Mais Reaves n’accepte pas sa défaite. Au lieu de reconnaître la supériorité physique de son jeune opposant, il choisit de se poser en victime.

Il accuse Xhekaj d’avoir triché, d’avoir jeté les gants sans prévenir, de ne pas respecter « le code ». Il poursuit même en affirmant que Xhekaj simule une blessure quelques mois plus tard pour éviter une revanche. C’est petit. C’est mesquin. Et surtout, c’est faux. Xhekaj subira une opération à l’épaule, prouvant la véracité de sa blessure.

Le Shérif ne l’a pas évité. Il l’a anéanti.

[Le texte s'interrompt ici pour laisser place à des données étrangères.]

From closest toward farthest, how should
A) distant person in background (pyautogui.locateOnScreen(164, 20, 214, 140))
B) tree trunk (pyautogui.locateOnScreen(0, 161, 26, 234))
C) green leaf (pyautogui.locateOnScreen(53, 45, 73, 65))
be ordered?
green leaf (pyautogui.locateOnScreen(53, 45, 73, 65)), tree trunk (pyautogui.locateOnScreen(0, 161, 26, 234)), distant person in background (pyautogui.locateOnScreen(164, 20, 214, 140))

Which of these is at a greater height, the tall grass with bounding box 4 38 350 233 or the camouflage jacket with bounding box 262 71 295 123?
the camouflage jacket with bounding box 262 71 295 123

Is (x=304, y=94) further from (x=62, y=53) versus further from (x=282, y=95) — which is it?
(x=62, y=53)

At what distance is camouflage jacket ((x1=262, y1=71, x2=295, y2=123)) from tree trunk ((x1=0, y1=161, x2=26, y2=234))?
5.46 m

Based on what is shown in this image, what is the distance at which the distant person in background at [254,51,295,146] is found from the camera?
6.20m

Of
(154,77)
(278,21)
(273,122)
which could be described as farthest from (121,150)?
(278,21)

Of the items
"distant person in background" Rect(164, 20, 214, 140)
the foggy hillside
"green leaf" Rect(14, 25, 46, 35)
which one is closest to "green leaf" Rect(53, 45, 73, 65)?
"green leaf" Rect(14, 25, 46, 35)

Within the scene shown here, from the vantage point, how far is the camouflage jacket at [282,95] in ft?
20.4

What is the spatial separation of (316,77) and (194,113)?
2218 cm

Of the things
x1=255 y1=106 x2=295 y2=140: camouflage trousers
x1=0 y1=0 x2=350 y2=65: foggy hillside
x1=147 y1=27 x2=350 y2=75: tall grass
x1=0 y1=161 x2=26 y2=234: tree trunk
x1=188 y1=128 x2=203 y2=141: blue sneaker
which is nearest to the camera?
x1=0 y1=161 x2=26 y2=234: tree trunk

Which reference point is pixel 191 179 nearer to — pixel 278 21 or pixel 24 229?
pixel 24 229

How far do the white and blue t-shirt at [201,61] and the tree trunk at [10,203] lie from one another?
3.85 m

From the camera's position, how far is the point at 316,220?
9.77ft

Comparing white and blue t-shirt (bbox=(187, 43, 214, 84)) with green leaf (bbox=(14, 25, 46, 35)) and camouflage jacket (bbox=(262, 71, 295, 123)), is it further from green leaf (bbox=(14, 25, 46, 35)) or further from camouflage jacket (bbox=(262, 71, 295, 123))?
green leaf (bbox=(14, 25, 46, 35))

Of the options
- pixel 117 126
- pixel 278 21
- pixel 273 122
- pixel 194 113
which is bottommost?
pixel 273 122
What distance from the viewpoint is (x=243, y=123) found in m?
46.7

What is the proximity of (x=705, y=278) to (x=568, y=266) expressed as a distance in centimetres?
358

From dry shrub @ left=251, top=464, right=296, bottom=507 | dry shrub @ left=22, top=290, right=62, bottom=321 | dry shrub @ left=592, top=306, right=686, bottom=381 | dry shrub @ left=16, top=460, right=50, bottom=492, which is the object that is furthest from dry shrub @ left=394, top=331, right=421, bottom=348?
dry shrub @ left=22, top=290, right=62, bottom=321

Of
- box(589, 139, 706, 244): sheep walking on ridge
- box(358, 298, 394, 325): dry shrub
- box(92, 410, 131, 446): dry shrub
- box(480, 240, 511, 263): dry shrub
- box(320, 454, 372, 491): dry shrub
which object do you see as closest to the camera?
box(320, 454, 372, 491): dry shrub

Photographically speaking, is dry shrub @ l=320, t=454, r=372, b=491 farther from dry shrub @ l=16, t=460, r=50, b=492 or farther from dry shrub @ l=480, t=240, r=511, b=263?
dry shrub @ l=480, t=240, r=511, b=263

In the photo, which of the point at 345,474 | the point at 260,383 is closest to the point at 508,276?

Malgré tout, malgré les performances catastrophiques de Reaves, Sheldon Keefe continuait de lui faire confiance. On l’envoyait même sur la glace avec deux minutes à faire, Mais le coach, qui est maintenant au New Jersey, ne peut plus rien faire pour lui.

Reaves, au lieu de se faire discret, multiplie les déclarations agressives. Il parle encore de Xhekaj. Il défie Pezzetta car il ne peut pas battre Xhekaj. Il se raccroche à son image de dur-à-cuire pendant que ses statistiques sont dignes d’un joueur de la ECHL.

35 matchs. Deux assistances. Aucun but. Un différentiel de -11. Un impact négatif partout où il passe.

Brad Treliving, celui-là même qui l’a signé, finit par céder. Il envoie Ryan Reaves à San Jose, en retour d’un jeune défenseur gaucher, Henry Thrun, 24 ans, qui n’a rien d’un sauveur mais qui n’est pas un poids mort.

Thrun, choix de 4e ronde en 2019, a disputé 60 matchs l’an dernier avec les Sharks, récoltant 12 points (2 buts, 10 passes). Il n’est pas spectaculaire, mais il est jeune, il patine, et surtout, il ne coûte que 1 million de dollars. Son contrat se termine en 2026, mais il est encore agent libre avec compensation. À ce stade, c’est une victoire.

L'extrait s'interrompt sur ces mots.